TO BE DONE:
• 1. According to the article on SFB 1083, at which university is the Collaborative Research Centre based?
• 2. Reproduce everything in the article on SFB 1083 from "Oct 17, 2018Engineering" down to "with these interfaces.".
• 3. The article on SFB 1083 says semiconductors are vital parts of everyday electronic devices. What reason does it give?

SFB 1083 – Collaborating to Study Interfaces in Miniaturised Materials

Oct 17, 2018Engineering & Computer Science, Physical Sciences & Mathematics

Creating technologies from multiple materials with different physical properties can be hugely beneficial, but the process doesn’t come without its challenges. As we fabricate new devices, an understanding of the physics occurring at the interfaces where different miniaturised materials meet is now crucial, but seriously lacking. Based at Philipps-Universität Marburg, the Collaborative Research Centre SFB 1083 is a wide collaboration of researchers at institutions across Germany, who are tackling the diverse range of problems involved with these interfaces.

As modern technologies rapidly improve, the materials they are made from must become more and more complex. To keep up with new advances, scientists can often create useful properties in materials by bringing two or more solids into contact with each other in intricate, innovative ways. This might sound fairly simple, but in fact, the physics involved in building materials from multiple solids quickly becomes complicated.

At the heart of the issue are the elusive properties of internal interfaces – the planar surfaces where solids come into contact with each other, hidden from outside-view. Perhaps one of the most relevant examples of internal interfaces in technology today is seen in miniaturised semiconductors.

Because of their composition, semiconductors have the remarkable ability to switch between being conductors and insulators. If the temperature of the material changes, or a voltage is applied across it in a certain direction, its conductive properties can be easily changed. These effects have made semiconductors vital components of the modern electronic devices we use every day, including transistors and diodes in computers, radios and mobile phones.

DATASET ROWS:
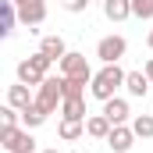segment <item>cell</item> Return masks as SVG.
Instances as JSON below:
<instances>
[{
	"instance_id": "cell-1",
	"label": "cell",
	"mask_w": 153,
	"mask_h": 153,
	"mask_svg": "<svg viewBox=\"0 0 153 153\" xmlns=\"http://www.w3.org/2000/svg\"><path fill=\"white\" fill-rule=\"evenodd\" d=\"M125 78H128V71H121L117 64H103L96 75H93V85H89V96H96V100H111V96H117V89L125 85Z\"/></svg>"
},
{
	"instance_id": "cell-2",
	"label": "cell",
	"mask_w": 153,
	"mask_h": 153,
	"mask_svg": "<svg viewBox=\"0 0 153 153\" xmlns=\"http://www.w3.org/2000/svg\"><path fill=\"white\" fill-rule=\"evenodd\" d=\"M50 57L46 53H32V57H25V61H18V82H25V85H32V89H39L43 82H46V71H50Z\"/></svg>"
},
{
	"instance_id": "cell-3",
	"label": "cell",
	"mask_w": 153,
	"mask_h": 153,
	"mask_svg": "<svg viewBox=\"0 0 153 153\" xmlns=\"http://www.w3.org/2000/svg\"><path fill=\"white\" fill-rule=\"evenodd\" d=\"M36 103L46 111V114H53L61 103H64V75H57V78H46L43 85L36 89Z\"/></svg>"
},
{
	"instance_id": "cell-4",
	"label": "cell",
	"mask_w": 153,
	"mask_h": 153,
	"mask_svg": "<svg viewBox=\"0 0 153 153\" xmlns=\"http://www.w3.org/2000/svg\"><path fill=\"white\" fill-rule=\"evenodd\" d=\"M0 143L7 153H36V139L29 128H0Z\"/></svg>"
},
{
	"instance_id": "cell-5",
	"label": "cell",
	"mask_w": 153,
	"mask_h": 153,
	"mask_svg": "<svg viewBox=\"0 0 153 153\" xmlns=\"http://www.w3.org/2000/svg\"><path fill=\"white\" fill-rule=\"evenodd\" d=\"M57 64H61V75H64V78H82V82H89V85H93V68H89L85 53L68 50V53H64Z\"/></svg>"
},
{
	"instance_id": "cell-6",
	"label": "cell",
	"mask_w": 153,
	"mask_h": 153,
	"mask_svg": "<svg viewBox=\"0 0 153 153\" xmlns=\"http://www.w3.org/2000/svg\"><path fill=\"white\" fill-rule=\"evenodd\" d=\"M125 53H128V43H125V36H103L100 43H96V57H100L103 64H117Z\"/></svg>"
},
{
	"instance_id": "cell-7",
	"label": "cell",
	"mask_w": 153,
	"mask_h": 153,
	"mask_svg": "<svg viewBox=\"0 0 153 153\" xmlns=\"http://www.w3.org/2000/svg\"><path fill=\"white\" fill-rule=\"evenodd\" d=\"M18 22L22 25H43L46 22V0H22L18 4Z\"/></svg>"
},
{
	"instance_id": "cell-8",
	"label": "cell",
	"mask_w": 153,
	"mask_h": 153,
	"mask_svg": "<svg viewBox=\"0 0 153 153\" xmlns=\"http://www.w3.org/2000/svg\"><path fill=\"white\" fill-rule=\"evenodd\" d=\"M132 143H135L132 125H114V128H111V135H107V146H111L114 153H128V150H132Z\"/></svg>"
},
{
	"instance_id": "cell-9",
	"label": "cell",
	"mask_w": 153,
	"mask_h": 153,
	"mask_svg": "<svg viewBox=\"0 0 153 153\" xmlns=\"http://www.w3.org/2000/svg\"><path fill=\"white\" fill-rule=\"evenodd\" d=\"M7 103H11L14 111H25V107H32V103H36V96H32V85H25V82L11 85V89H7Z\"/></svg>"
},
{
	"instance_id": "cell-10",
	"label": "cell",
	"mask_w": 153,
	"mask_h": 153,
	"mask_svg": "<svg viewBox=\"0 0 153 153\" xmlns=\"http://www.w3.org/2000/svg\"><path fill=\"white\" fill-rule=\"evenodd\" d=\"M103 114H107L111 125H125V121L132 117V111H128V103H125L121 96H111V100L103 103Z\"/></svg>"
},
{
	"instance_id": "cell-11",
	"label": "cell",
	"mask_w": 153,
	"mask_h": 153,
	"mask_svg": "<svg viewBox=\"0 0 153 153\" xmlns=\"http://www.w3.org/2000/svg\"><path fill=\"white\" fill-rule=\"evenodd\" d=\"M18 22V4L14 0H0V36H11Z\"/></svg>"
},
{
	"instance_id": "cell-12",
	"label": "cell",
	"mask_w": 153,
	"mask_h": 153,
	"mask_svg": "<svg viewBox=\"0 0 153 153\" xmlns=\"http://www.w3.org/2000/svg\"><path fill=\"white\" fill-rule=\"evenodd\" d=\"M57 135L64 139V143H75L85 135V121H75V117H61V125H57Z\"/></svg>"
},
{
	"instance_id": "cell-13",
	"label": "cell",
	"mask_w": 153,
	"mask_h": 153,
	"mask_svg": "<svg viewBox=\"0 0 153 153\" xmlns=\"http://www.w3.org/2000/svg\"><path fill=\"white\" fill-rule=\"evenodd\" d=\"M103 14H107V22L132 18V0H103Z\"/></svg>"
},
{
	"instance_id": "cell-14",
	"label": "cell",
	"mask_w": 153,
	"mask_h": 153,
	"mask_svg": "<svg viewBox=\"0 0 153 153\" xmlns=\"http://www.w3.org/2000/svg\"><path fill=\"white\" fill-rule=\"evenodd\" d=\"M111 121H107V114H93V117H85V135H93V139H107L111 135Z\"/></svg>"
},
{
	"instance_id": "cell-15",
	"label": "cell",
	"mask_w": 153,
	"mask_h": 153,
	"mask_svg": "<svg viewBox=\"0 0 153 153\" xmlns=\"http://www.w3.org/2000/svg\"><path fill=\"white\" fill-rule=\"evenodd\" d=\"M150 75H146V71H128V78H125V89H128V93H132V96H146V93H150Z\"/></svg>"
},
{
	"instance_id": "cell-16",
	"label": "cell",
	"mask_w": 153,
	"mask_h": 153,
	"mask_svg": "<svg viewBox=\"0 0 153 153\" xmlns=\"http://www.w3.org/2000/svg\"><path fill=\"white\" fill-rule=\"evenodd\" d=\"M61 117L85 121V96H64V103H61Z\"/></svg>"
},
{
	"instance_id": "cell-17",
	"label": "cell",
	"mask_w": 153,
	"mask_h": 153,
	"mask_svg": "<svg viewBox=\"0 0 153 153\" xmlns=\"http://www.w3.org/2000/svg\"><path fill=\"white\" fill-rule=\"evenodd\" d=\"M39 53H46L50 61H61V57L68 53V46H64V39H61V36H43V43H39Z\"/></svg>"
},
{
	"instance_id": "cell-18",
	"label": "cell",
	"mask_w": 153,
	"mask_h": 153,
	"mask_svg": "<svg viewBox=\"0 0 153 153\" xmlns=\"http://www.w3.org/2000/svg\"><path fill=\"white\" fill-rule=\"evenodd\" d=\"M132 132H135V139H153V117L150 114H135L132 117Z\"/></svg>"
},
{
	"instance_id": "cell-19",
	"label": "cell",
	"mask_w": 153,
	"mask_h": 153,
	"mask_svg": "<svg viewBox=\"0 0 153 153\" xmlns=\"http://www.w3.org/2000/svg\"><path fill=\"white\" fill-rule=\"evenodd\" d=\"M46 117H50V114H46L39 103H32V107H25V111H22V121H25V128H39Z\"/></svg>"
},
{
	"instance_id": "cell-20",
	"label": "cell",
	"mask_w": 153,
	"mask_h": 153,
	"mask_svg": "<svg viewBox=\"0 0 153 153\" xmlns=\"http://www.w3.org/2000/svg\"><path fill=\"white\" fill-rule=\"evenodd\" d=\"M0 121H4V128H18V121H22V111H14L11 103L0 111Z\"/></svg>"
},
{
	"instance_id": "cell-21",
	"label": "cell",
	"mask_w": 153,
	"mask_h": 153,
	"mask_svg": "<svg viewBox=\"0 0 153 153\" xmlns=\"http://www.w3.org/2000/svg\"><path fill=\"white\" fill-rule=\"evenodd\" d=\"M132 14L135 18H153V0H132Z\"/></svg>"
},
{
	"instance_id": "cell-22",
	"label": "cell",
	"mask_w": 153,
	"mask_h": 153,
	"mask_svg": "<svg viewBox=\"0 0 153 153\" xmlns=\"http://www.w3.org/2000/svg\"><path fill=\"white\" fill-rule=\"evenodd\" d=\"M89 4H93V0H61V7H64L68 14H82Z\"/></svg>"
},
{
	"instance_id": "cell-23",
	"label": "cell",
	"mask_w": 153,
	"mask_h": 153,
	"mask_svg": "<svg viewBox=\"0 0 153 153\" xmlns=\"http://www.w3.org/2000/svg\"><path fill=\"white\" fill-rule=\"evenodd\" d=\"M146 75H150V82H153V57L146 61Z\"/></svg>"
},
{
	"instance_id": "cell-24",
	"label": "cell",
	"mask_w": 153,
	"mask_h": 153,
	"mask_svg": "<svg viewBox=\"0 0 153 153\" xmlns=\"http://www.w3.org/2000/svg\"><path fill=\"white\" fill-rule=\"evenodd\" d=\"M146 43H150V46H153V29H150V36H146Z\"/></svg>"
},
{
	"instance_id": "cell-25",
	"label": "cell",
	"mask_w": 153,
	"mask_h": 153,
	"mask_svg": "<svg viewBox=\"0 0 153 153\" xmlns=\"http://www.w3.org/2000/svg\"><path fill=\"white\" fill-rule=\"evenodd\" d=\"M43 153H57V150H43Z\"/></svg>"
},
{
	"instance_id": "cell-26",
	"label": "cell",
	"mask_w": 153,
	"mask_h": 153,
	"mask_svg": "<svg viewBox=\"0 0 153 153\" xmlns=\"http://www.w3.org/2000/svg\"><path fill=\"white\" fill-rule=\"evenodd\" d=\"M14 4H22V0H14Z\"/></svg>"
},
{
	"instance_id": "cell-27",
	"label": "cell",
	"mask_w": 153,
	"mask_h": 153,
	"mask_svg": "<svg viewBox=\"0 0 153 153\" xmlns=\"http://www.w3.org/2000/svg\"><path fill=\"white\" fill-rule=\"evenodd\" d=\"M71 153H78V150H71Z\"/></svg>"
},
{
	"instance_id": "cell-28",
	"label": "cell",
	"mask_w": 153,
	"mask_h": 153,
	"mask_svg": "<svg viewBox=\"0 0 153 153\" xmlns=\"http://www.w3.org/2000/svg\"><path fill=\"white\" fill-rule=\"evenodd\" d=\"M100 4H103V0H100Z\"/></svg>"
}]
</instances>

FULL SOLUTIONS:
• 1. Philipps-Universität Marburg.

• 2.
Oct 17, 2018Engineering & Computer Science, Physical Sciences & Mathematics

Creating technologies from multiple materials with different physical properties can be hugely beneficial, but the process doesn’t come without its challenges. As we fabricate new devices, an understanding of the physics occurring at the interfaces where different miniaturised materials meet is now crucial, but seriously lacking. Based at Philipps-Universität Marburg, the Collaborative Research Centre SFB 1083 is a wide collaboration of researchers at institutions across Germany, who are tackling the diverse range of problems involved with these interfaces.

• 3. Because of their composition, semiconductors can switch between being conductors and insulators. Their conductive properties change easily when their temperature changes or when a voltage is applied across them in a certain direction. These effects make them vital components of devices such as the transistors and diodes in computers, radios and mobile phones.